Scientists discover how protein crucial for motion is synthesised at the right place in the cell
Researchers at the Albert Einstein College of Medicine and the German Cancer Research Institute have shown how protein synthesis is targeted to certain regions of a cell–a process crucial for the cellular motility that governs nerve growth, wound healing and cancer metastasis. Their study appears in the November 24 issue of the journal Nature.
Led by Drs. Robert Singer and Dr Stefan Huettelmaier, the research team focused on migrating fibroblast cells important in wound healing. To move towards a wound, these cells manufacture the protein actin, which polymerizes into long filaments that push the cell’s membrane outward to form protrusions.
The team’s previous work showed how newly formed actin messenger RNA molecules find their way to the cell’s periphery: A protein called ZBP1 binds to the messenger RNA and “escorts” it out of the fibroblast nucleus and into the cytoplasm. On reaching the cell’s periphery, the messenger RNA is translated into actin protein responsible for cell motility.
This new study reveals another key role for ZBP1: Not only does ZBP1 bind to actin messenger RNA and guide it to the cell’s periphery, but it also helps regulate where in the cell the messenger RNA is translated into actin.

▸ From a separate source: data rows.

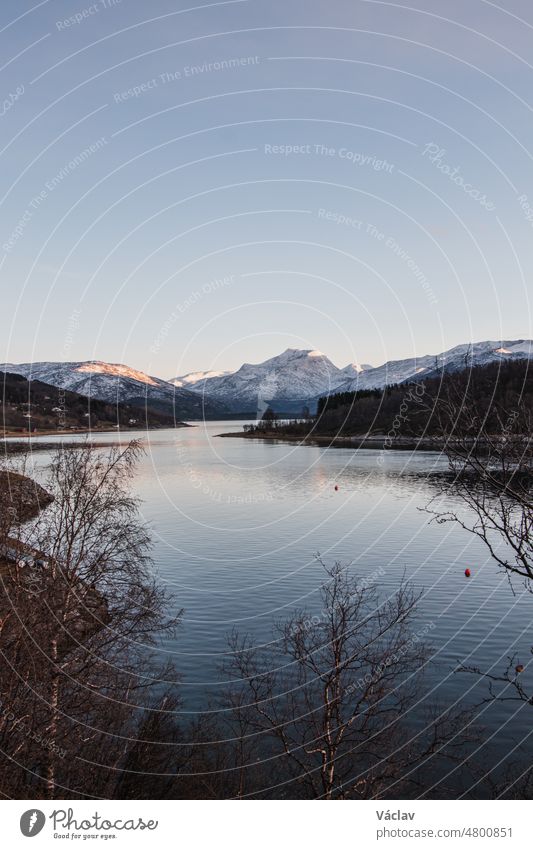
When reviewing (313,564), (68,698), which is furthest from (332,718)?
(313,564)

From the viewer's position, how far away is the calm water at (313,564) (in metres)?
38.1

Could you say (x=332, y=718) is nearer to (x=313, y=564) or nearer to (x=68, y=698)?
(x=68, y=698)

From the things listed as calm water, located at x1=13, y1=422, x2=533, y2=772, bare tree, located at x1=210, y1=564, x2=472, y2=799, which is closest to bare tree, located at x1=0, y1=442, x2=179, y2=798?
calm water, located at x1=13, y1=422, x2=533, y2=772

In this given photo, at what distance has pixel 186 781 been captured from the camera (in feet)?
83.4

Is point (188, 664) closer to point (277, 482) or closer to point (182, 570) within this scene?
point (182, 570)

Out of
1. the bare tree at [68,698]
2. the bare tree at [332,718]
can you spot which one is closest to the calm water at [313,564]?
the bare tree at [332,718]

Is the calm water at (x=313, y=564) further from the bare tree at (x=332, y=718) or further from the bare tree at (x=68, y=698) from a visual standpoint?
the bare tree at (x=68, y=698)

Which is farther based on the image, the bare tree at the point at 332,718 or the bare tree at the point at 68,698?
the bare tree at the point at 332,718

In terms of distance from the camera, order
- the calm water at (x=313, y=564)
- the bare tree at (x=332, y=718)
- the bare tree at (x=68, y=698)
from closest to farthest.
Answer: the bare tree at (x=68, y=698)
the bare tree at (x=332, y=718)
the calm water at (x=313, y=564)

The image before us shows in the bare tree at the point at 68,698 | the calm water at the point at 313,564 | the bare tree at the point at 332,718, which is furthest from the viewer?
the calm water at the point at 313,564

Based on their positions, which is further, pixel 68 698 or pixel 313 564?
pixel 313 564

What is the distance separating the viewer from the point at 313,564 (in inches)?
2292

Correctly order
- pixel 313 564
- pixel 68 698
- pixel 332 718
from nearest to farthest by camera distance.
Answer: pixel 332 718 → pixel 68 698 → pixel 313 564
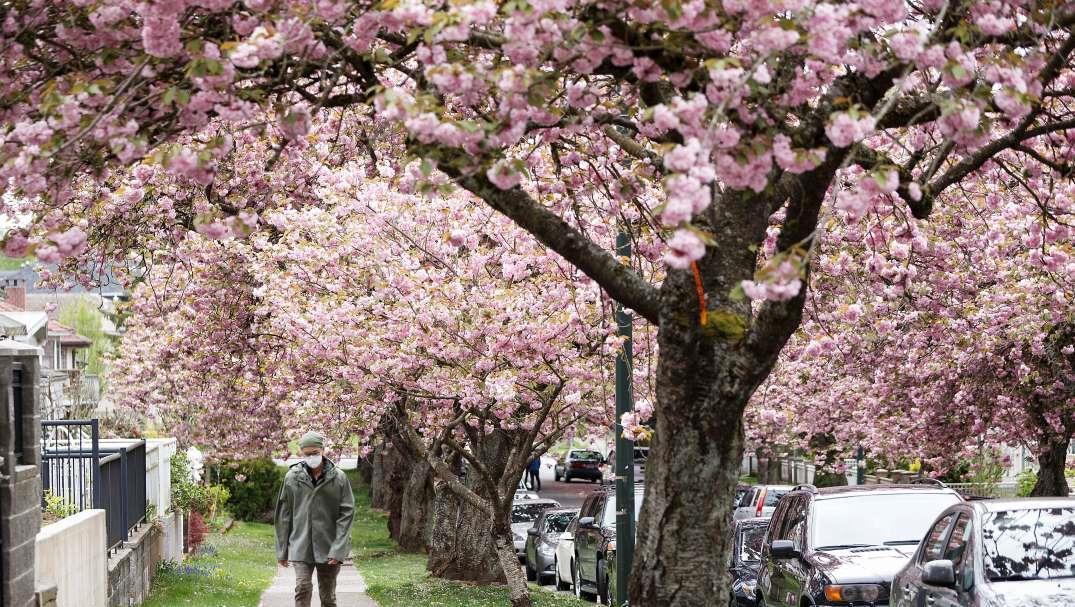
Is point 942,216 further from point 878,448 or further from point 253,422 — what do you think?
point 253,422

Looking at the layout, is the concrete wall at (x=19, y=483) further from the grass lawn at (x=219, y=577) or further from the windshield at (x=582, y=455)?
the windshield at (x=582, y=455)

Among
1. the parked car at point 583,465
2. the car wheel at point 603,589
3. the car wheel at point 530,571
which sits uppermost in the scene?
the car wheel at point 603,589

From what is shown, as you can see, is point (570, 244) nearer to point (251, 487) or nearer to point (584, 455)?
point (251, 487)

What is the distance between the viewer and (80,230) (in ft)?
24.0

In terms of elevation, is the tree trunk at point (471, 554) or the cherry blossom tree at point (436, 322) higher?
the cherry blossom tree at point (436, 322)

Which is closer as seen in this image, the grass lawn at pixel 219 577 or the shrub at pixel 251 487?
the grass lawn at pixel 219 577

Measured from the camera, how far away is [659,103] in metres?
7.18

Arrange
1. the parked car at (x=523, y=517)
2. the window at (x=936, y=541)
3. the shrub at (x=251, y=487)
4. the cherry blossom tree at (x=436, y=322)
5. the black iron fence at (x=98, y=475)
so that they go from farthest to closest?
1. the shrub at (x=251, y=487)
2. the parked car at (x=523, y=517)
3. the cherry blossom tree at (x=436, y=322)
4. the black iron fence at (x=98, y=475)
5. the window at (x=936, y=541)

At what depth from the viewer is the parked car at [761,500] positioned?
24.4 meters

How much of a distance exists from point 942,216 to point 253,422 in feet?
54.0

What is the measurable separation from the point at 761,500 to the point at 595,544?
6027mm

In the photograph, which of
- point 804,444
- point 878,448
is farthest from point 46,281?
point 804,444

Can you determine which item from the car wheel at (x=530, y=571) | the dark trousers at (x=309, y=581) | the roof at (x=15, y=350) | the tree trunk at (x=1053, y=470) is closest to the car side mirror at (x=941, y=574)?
the dark trousers at (x=309, y=581)

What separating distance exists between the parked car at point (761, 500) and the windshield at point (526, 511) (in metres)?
7.39
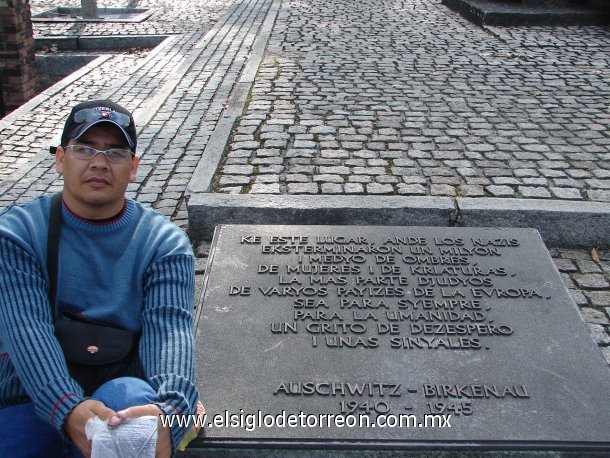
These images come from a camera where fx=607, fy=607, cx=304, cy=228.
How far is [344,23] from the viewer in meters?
11.3

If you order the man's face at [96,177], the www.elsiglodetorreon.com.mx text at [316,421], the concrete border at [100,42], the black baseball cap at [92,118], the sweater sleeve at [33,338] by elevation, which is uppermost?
the black baseball cap at [92,118]

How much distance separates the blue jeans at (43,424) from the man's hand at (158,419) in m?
0.06

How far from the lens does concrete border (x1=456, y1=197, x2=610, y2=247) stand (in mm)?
4055

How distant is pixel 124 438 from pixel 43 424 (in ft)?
1.49

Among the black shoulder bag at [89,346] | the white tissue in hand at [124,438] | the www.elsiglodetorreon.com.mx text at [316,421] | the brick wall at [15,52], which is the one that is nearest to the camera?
the white tissue in hand at [124,438]

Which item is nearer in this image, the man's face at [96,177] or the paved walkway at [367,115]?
the man's face at [96,177]

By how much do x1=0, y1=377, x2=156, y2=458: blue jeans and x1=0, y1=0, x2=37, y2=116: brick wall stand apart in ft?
26.0

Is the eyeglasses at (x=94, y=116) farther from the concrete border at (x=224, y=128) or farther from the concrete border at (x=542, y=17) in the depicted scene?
the concrete border at (x=542, y=17)

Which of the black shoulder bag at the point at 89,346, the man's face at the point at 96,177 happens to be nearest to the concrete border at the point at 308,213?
the man's face at the point at 96,177

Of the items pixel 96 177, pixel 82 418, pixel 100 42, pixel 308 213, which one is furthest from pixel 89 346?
pixel 100 42

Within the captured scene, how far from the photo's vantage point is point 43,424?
2090 millimetres

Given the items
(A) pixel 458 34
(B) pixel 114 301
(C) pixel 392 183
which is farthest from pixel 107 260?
(A) pixel 458 34

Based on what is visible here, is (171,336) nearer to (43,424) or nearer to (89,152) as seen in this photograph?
(43,424)

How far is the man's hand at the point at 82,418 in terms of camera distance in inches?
73.2
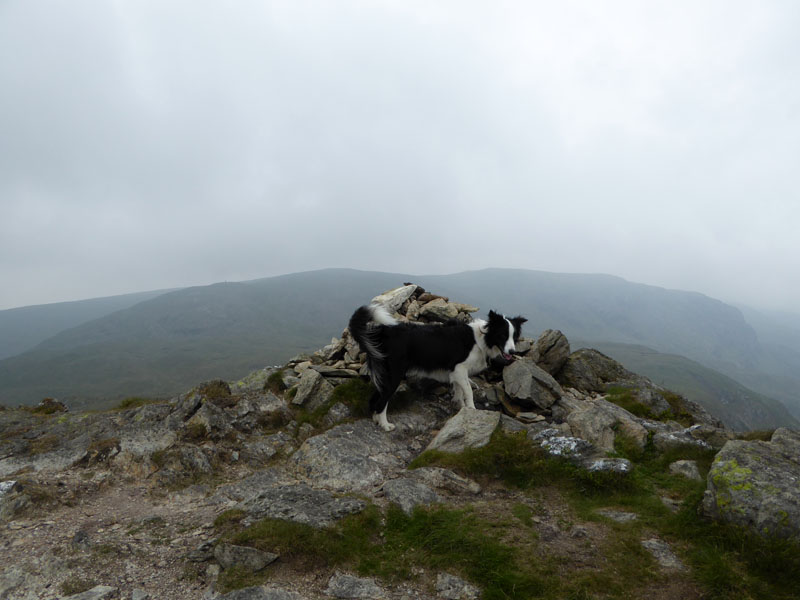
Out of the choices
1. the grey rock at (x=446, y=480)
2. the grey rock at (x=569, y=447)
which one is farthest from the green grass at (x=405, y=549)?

“The ZBP1 bound to actin’s messenger RNA acts like a lock to prevent it from being translated into protein before reaching its destination,” explains Dr. Singer. “On arriving at the cell periphery, the messenger RNA/ZBP1 complex encounters an enzyme, the protein kinase Src, which is active only in that part of the cell. Src adds a phosphate group to ZBP1 close to where it binds to messenger RNA, and this phosphorylation reaction detaches ZBP1 from the actin messenger RNA–unlocking the messenger RNA so it can now be translated into the actin protein that makes cell movement possible.”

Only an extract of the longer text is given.